Anti-US sentiment could deliver a $90 billion hit to US GDP this year

The insight: Rising anti-US sentiment could cost the economy as much as $90 billion this year, or 0.3% of GDP, according to an analysis from Goldman Sachs, as consumers abroad boycott American products and travel in response to tariffs and other diplomatic provocations.

That could put a significant dent in the US services surplus, which stood at $293 billion in 2024 and is highly reliant on spending from foreign visitors.

Consumers worldwide are getting agitated: President Donald Trump’s tariff threats, along with assorted other proposals such as wanting to annex Greenland and turn Canada into the 51st US state, are alienating even the US’ staunchest allies.

  • Global average favorability of the US was 20 points lower in March compared with January, according to Morning Consult, with declines across virtually every region.
  • Unsurprisingly, consumers in Canada (down 44 points) and Mexico (down 32 points) are particularly disgruntled—but so too are those in South Korea (down 38 points), France (down 33 points), and Brazil (down 19 points).

Trump’s reciprocal tariff plans have only added fuel to the fire, as more consumers worldwide say they are—or plan to—boycott American brands and products in response to his policies.

  • 61% of Canadian adults have started boycotting American companies, up 8 percentage points from February, according to an April YouGov poll.
  • 62% of French consumers support boycotts of US businesses, per a survey conducted by Ifop for tourism site nyc.fr.
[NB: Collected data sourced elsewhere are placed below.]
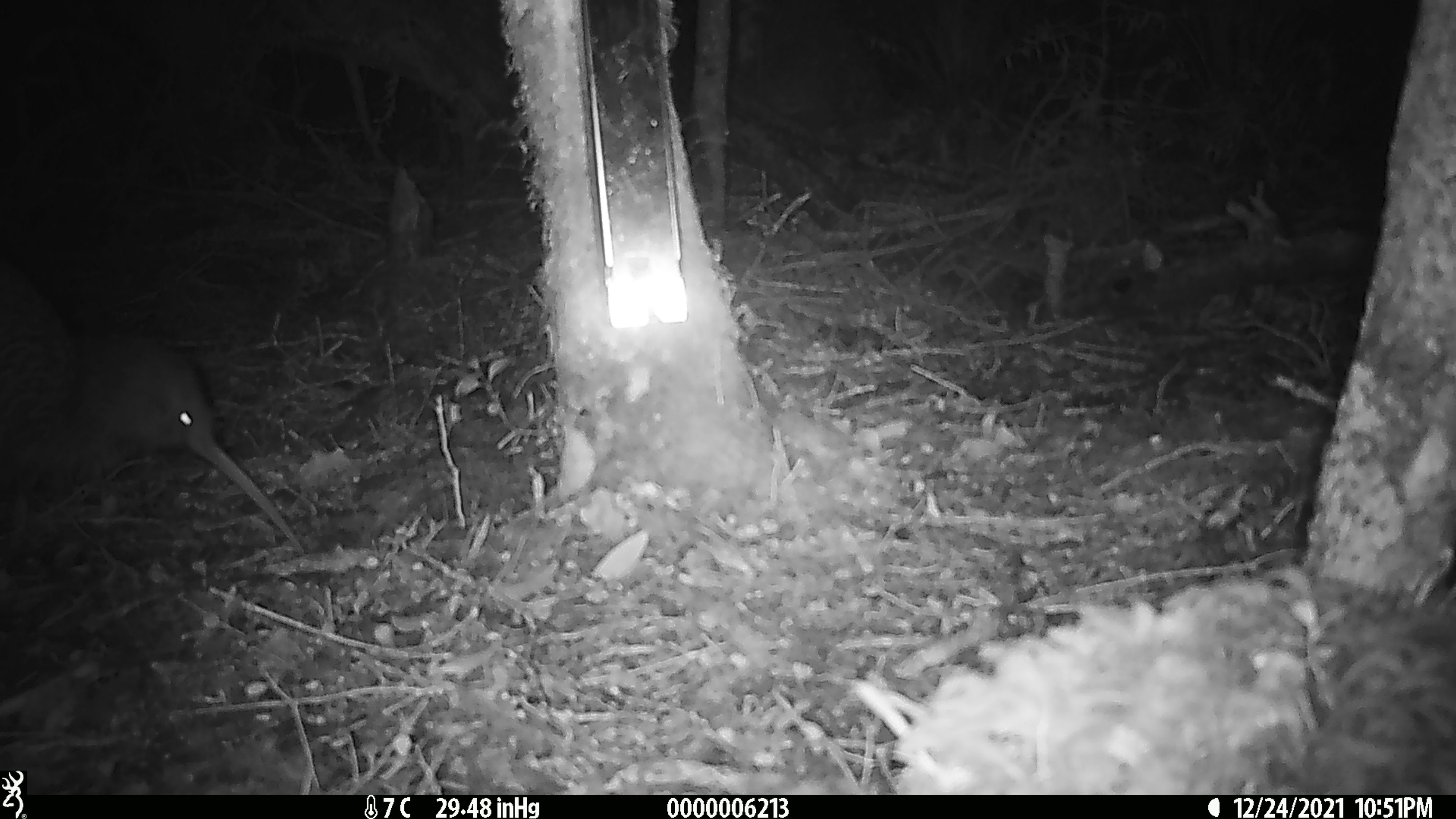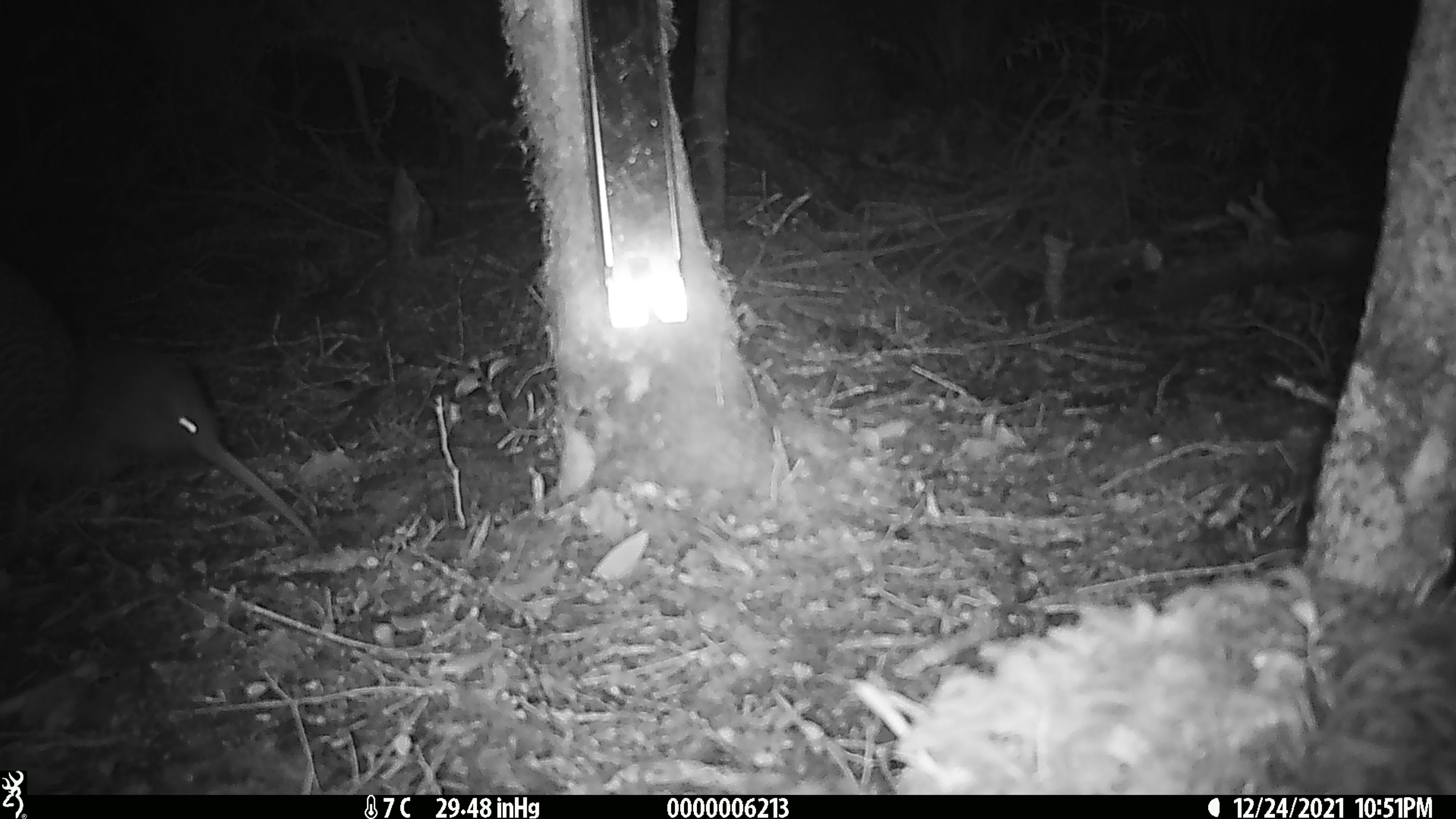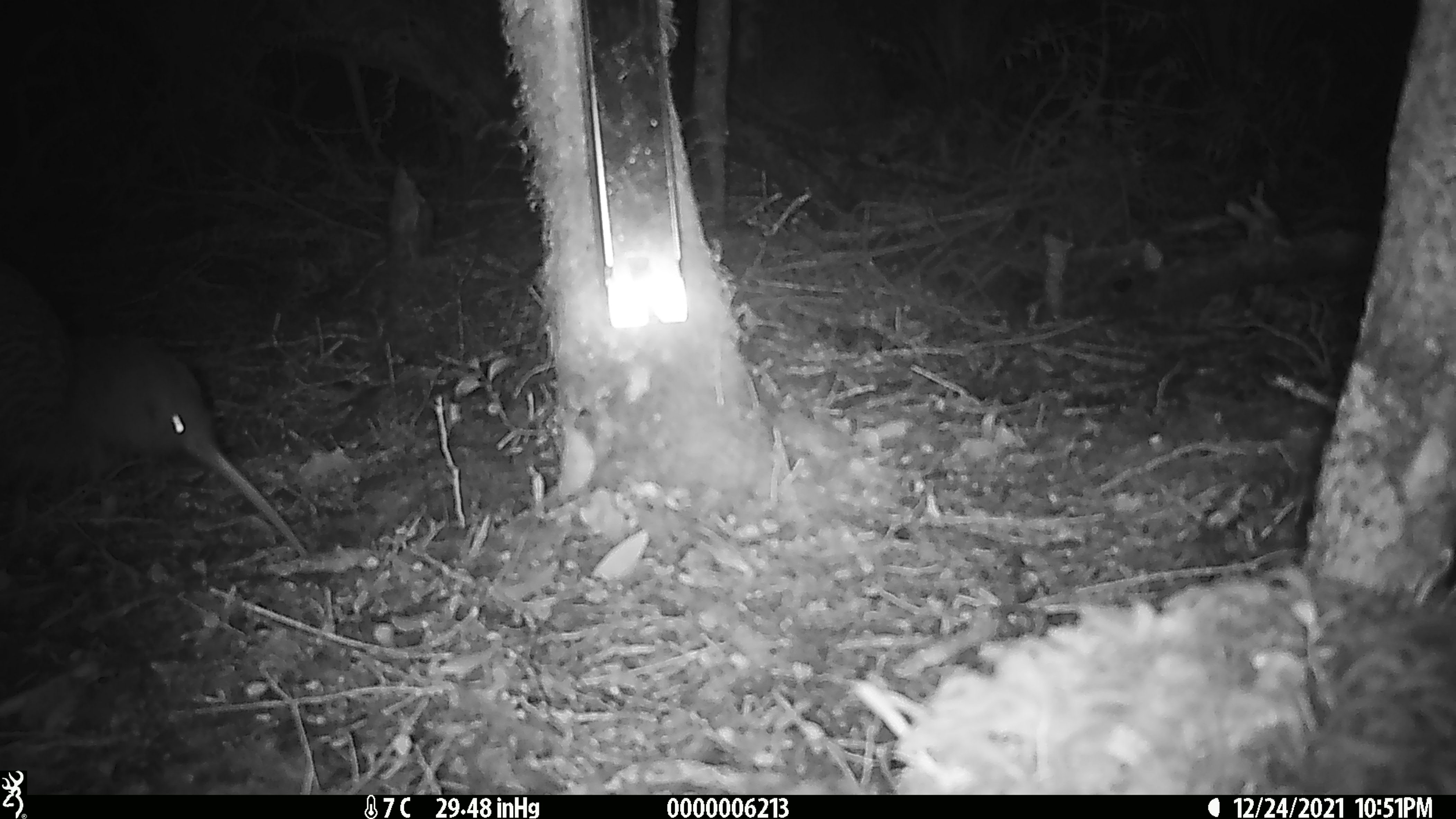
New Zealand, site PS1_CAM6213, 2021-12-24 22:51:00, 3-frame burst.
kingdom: Animalia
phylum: Chordata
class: Aves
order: Apterygiformes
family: Apterygidae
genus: Apteryx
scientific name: Apteryx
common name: kiwi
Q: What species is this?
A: Kiwi (Apteryx).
Roughly 1 in 3 (32%) have already begun boycotting brands like Coca-Cola, McDonald’s, and KFC, as well as Tesla and X.
  • Likewise, sky-high tariffs on Chinese goods and retaliatory moves from Beijing are complicating US companies’ China recovery, as shifting preferences, rising patriotism, and a desire to save money push consumers to embrace local brands.

The impact: For the most part, it’s too early to tell if these boycotts are having any effect on companies’ performances—with the exception of Tesla, which reported a steep drop in Q1 sales as founder Elon Musk’s close ties to the president have turned the brand into a lightning rod for anti-Trump and anti-US sentiment.
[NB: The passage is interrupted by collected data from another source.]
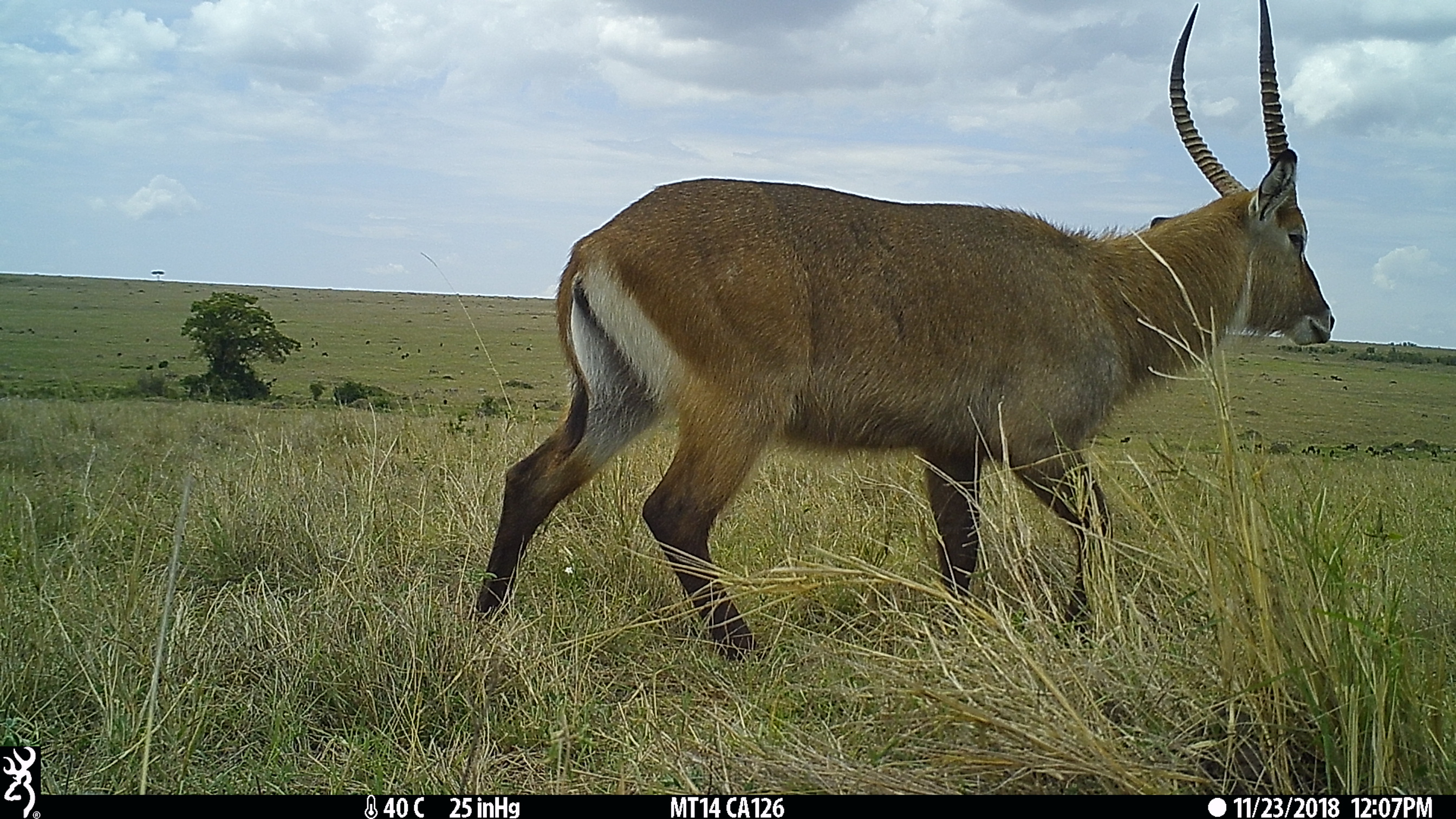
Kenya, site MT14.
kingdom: Animalia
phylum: Chordata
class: Mammalia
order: Artiodactyla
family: Bovidae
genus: Kobus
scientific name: Kobus ellipsiprymnus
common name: waterbuck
There is evidence, however, that international visitors are steering clear of the US.

  • The number of non-citizens arriving in the US was down 11.6% YoY in March, according to the International Trade Administration, with a steep drop in visitors from all regions save the Middle East.
  • Canadians are especially reluctant to travel south at the moment: Air Canada reported a 10% drop in demand for bookings between Canada and the US for the April to September period, while border crossings between the two hit their lowest level since the pandemic in February.
  • The sharp drop in tourism puts nearly $20 billion in US retail spending at risk, per a Bloomberg analysis—compounding the difficulties retailers already face in a highly uncertain environment.

Our take: US brands are in a serious bind. Not only do they face a pullback in spending from domestic consumers wary of rising prices and fearful of a recession, but they must also navigate rising anti-US sentiment globally, which is spurring consumer boycotts and a sharp reduction in travel demand.

That said, while consumers may be choosing to vote with their wallets in the short term, it remains to be seen whether shoppers can maintain those behaviors—especially if it means buying more expensive products at a time when every dollar counts.